Over zijn verblijf op de ouderlijke hoeve nu heeft De Stoop het prachtige boek Dit is mijn hof geschreven. Hierin vermengt hij verschillende literaire genres met elkaar. Enerzijds bevat het ontroerende jeugdherinneringen, en is het een mooi eerbetoon aan zijn ouders en broer, aan de wereld waarin hij opgroeide. Anderzijds is het een verhandeling over het boerenleven, over de wederwaardigheden van een boer die het vak weliswaar van huis uit kent, maar het toch eigenlijk opnieuw en in de praktijk moet leren. Sommige beschrijvingen van het landleven en van de natuur zijn welhaast lyrisch van toon. En ten slotte is het boek een even felle als overtuigende aanklacht tegen het politieke beleid ten aanzien van de Hedwigepolder, en tegen het natuur-beleid in het algemeen. Dit laatste aspect maakt De Stoop tot de Zola van de polder, en zijn boek tot een Jaccuse tegen het beleid van de Nederlandse, Belgische en Europese overheden. Uitgangspunt van dit beleid is immers iets dat volkomen arbitrair tot ‘natuur’ wordt uitgeroepen; dat de ontwikkeling van deze nieuwe ‘natuur’ ten koste gaat van de bestaande flora en fauna en van een eeuwenoud cultuurlandschap wordt ronduit genegeerd. Zonder meer ontluisterend is de opstelling van verschillende natuurbeschermingsorganisaties, die om oneigenlijke redenen zijn gaan samenwerken met de Antwerpse havenautoriteiten.
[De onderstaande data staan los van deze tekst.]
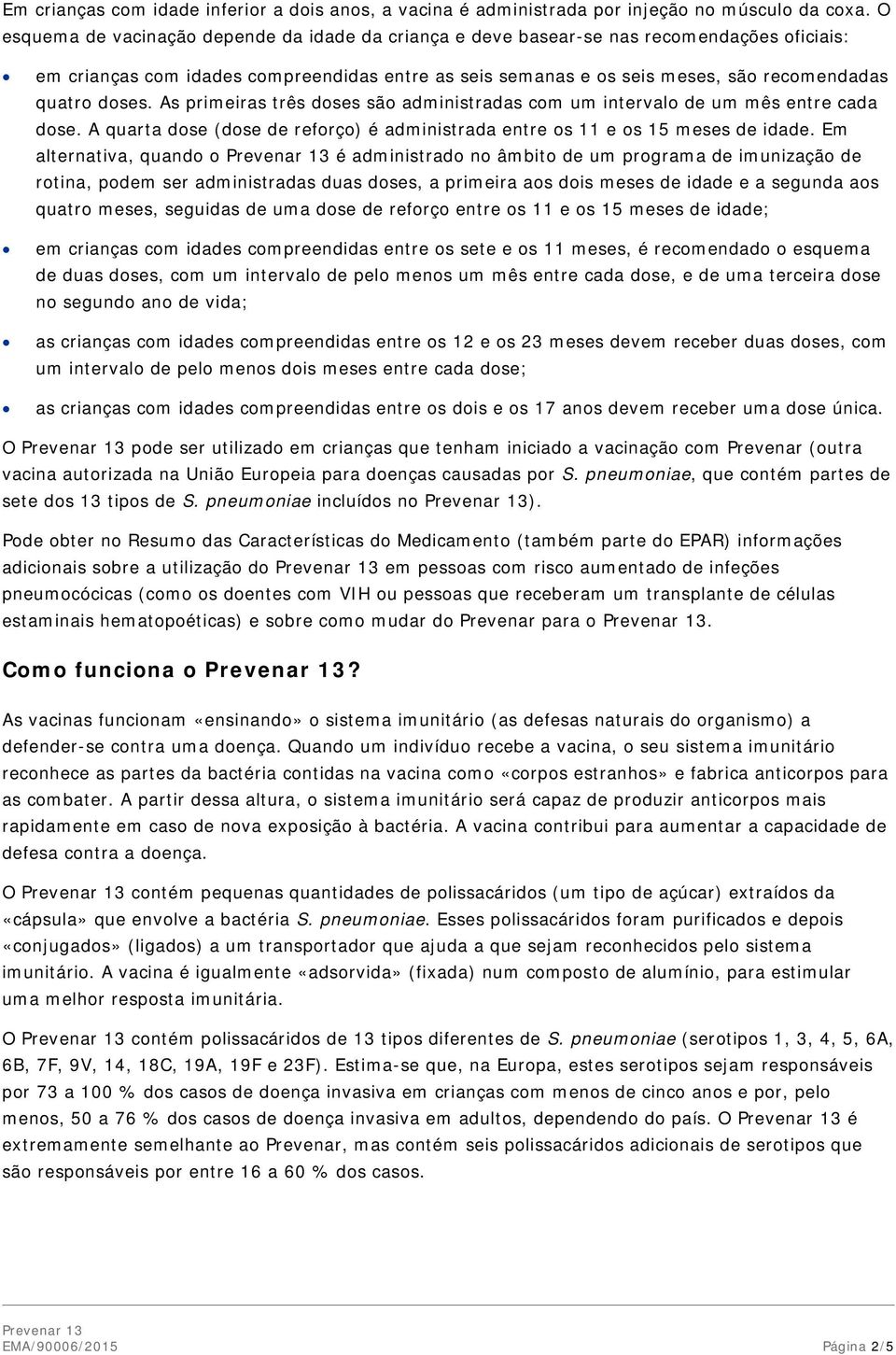 doses. As primeiras três doses são administradas com um intervalo de um mês entre cada dose. A quarta dose (dose de reforço) é administrada entre os 11 e os 15 meses de idade.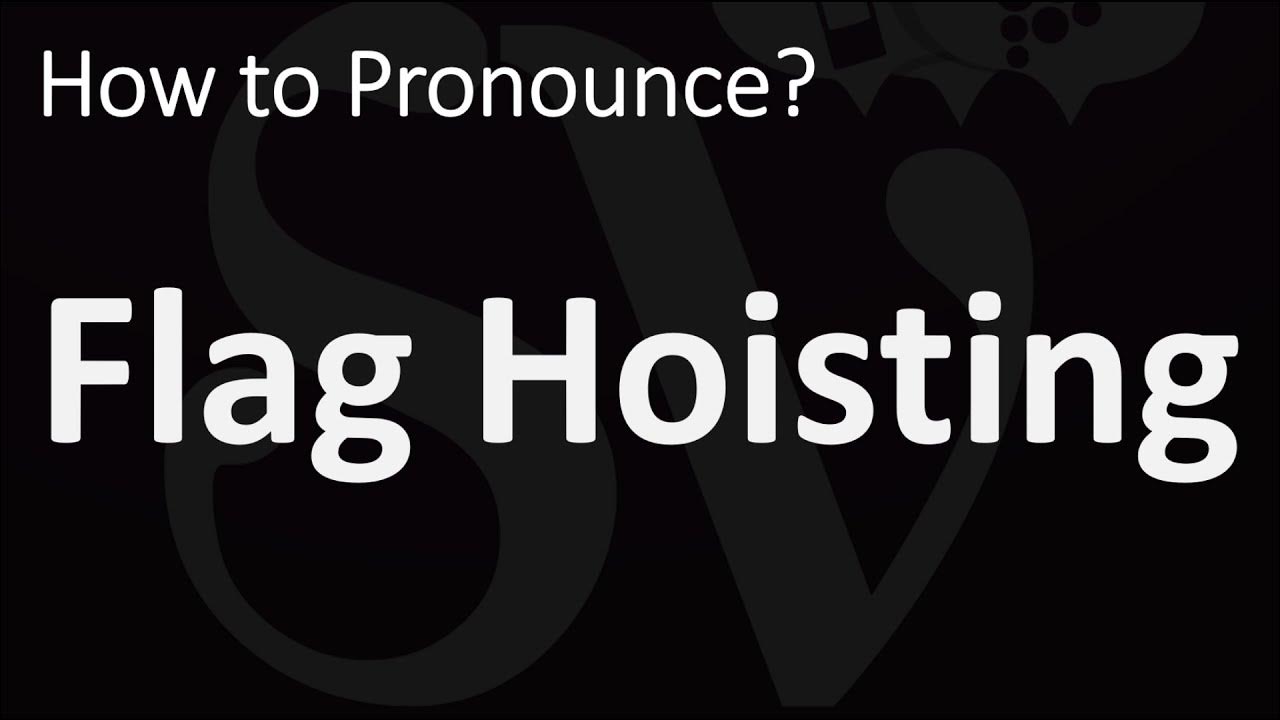 How to Pronounce Flag Hoisting? (CORRECTLY) YouTube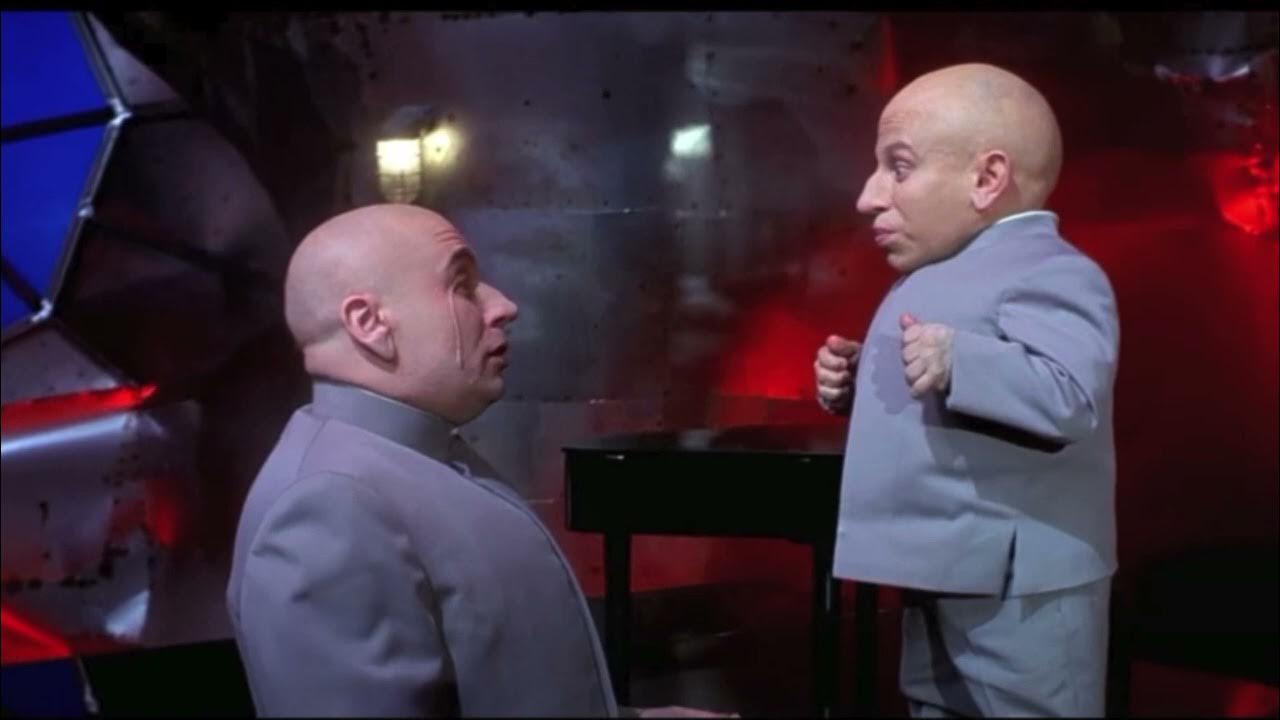 Just The Two Of Us Dr Evil Just The Two Of Us - Dr Evil ft Mini Me - Austin Powers Original Audio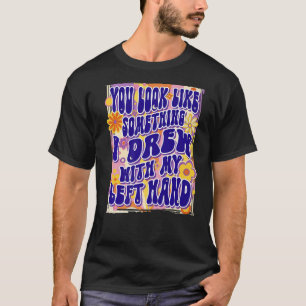 Du siehst aus wie etwas, das ich mit meiner Links T-Shirt
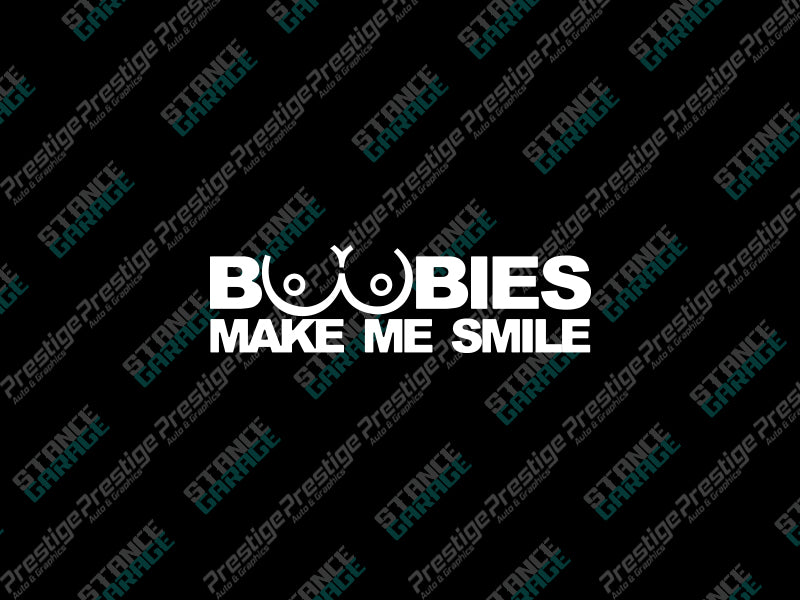 Boobies Make Me Smile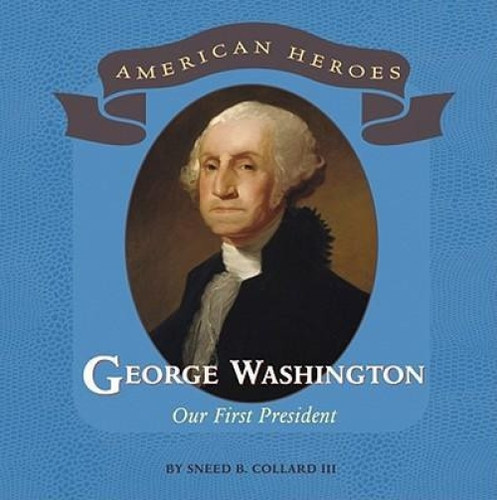 George Washington - 9780761440604 by Sneed B. Collard, III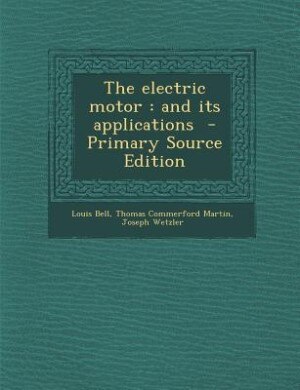 The electric motor: and its applications  - Primary Source Edition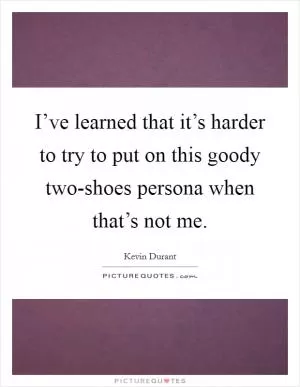 I’ve learned that it’s harder to try to put on this goody two-shoes persona when that’s not me Picture Quote #1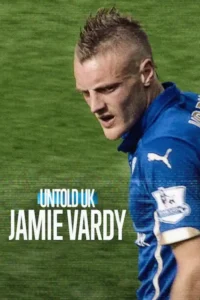untold uk jamie vardy 2026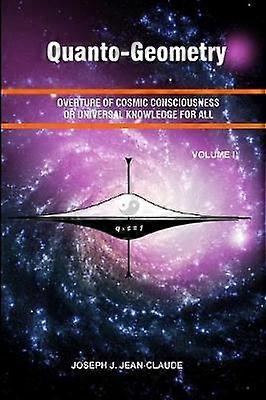 QuantoGeometry Overture of Cosmic Consciousness and Universal Knowledge for All Vol I 1 Volume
Dit is mijn hof is een indrukwekkend boek, dat volkomen terecht her druk op herdruk beleeft. Het zou verplichte lectuur moeten zijn voor alle politici in wier portefeuille natuurbeheer is opgenomen. Het leert dat ‘natuur’ niet maakbaar is; dat pogingen om ‘natuur’ te maken vrijwel steeds uiteenlopende onbedoelde gevolgen hebben, die de bestaande flora en fauna in een hele regio kunnen aantasten; en dat het volstrekt onduidelijk is waarom nieuw te vormen ‘natuur’ de voorkeur zou moeten verdienen boven de bestaande flora en fauna. In het voorbeeld van de Hedwigepolder betekent dit alles, dat niet alleen de bestaande unieke flora en fauna worden opgeofferd aan een waanidee, maar ook het prachtige cultuurlandschap - het landschap waarin de auteur zijn jeugd doorbracht. Hopelijk brengt dit pakkende boek de verantwoordelijke beleidsmakers alsnog op andere gedachten!
Herman Simissen
Chris De Stoop, Dit is mijn hof, De Bezige Bij, Amsterdam / Antwerpen, 2015, 240 blz., 19,90 euro, isbn 9789023493211.